I'm convinced.

On Tue, Apr 17, 2018 at 10:29 AM, Tim Armstrong <tarmstr...@cloudera.com> wrote:
> I noticed that there's been a trend recently towards reopening old issues
> instead of filing new issues. Not trying to pick on anyone but it seems
> like its worth having a discussion about best practices.
>
> Personally I think reopening JIRAs is often a bad thing for a several
> reasons:
>
> * We don't tend to properly triage the issue to determine if it is actually
> has same root cause as the old one. E.g. the same test fails for two
> completely different reasons.
> * People are tempted to skimp on including diagnostic information.
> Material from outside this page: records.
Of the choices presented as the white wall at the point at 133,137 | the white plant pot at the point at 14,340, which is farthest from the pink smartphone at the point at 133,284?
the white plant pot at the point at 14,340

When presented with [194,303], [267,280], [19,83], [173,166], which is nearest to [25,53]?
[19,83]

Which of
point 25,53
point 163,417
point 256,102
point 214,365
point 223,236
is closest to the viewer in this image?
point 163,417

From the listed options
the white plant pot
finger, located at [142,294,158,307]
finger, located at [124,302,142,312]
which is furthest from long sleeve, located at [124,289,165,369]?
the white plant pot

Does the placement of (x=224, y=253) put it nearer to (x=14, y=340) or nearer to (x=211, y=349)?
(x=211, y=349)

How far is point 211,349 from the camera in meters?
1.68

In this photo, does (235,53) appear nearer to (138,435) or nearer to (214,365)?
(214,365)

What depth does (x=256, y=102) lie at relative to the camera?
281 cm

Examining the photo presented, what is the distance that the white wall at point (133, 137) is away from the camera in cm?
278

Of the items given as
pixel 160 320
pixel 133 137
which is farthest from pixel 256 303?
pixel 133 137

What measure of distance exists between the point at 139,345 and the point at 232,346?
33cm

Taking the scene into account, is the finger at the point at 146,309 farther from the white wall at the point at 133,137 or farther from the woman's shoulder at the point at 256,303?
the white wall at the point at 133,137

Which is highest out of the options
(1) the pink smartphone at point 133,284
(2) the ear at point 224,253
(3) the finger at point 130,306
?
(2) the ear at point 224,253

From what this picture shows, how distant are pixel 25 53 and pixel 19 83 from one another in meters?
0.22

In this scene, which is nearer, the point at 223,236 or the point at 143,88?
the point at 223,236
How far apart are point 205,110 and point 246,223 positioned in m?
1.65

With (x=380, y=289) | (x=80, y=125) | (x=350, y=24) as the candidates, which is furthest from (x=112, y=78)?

> * It gets confusing trying to figure out which version the issue was fixed
> in, particularly if the new thing turns out to be a separate issue.
> * The target version, fix version, priority, etc is wrong
> * It automatically ends up on the plate of whoever last fixed it, rather
> than whoever currently has bandwidth. This is particularly bad for anyone
> who has fixed or tried to fix a lot of flaky tests over the last year or
> two (e.g. me).
>
> I'd prefer if we opened new issues by default unless we're really confident
> that it's the same issue. It's much easier to mark issues as duplicates
> than it is to separate out two distinct issues tracked by one JIRA. Even if
> we're pretty sure it's the same thing, I think we should think carefully
> before re-opening issues from previous releases.
>
> Anyway, this is just my opinion. Do others agree or disagree?